MICHAEL MØLLER: Thank you, Nanjira. Yes, I do. First of all, what a terrific few hours. This has been great.
I just want to say a few words about the fact that what we are trying to do and the way this convergence we have seen in all of the talks today situates itself very much in the much broader transition of governance that we are living right now and have done for a while but which has been vastly accelerated by the pandemic and particularly with the leapfrogging of technology into our lives.
What I have heard today really gives me hope. While we were focusing on the governance of AI, we were in effect also talking about governance in general, a new model of governance that is much more integrated, that is much more collaborative, that is de-siloed, and that more than anything else is networked. It is only by creating these new structures and by reinventing, if you want, multilateralism in that sense that we are going to make it and that we are going to deal with the existential problems that are facing us, including how we are going to govern and put some order into the way that technology is being deployed and how it affects the lives of people and how we use it, in terms of ethics, human rights, and applying the Sustainable Development Goals in an equitable way and one that makes sure that we leave no one behind and ensures that everybody is the beneficiary of this.

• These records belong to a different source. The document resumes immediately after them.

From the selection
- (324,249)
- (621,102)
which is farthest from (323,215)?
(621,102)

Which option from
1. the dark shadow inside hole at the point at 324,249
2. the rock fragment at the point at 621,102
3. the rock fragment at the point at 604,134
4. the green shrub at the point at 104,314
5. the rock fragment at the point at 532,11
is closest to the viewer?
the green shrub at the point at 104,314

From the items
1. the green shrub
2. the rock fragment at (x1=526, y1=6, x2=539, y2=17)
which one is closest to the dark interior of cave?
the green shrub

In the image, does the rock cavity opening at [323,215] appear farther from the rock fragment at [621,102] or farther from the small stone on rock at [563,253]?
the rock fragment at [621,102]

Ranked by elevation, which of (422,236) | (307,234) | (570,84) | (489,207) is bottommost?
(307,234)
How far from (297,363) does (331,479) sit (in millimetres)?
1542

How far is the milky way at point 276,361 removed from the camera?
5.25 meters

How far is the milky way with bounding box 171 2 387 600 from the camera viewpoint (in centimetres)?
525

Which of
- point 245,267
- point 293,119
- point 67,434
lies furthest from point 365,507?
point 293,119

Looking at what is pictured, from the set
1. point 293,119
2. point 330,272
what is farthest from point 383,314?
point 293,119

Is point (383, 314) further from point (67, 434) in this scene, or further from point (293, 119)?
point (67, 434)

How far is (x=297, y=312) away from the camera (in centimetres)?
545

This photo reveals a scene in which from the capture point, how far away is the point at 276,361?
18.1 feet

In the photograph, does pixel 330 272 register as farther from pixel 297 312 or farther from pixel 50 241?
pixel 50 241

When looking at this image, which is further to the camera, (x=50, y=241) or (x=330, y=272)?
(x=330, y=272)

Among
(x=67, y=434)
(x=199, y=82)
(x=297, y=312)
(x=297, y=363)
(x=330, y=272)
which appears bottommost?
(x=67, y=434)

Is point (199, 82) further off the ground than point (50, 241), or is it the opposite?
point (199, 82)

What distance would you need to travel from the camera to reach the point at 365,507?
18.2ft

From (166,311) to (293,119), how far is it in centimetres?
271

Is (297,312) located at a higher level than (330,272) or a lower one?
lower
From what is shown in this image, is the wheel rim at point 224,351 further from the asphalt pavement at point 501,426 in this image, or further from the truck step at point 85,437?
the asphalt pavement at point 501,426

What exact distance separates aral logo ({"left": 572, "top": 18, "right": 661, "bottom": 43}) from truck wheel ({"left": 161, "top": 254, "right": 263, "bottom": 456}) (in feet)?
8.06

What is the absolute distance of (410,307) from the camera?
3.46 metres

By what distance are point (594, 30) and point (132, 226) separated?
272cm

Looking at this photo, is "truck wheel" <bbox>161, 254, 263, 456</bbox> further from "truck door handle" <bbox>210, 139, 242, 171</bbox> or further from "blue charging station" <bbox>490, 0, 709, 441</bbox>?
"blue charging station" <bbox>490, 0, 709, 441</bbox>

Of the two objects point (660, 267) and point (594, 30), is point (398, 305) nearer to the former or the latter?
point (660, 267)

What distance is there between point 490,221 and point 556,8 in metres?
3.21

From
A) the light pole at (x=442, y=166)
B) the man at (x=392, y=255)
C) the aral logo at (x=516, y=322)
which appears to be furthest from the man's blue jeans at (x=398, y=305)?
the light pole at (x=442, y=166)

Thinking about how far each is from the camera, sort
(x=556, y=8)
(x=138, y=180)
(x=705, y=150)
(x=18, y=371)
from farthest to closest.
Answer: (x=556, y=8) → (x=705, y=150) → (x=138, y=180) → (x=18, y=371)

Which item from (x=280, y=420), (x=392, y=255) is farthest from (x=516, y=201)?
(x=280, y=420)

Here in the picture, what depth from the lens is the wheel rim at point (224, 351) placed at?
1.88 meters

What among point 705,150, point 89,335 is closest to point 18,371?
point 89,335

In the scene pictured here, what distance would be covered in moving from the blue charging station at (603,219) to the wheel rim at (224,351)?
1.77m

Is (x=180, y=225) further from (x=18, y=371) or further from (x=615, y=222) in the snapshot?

I want to thank you all and congratulate you all for this. I think there is much hope in the way this is moving forward, and I look forward to seeing you all on April 13 together with Nanjira and beyond because I think, as somebody said earlier on, it is no longer the time for just talk. We really need to get our act together collectively and start putting in place some of these great ideas that are coming out, ideas that will be applicable not just for the governance of AI but for governance in general.
Thank you so much and see you soon.
NANJIRA SAMBULI: Thank you. Goodbye, everyone. Thank you very much.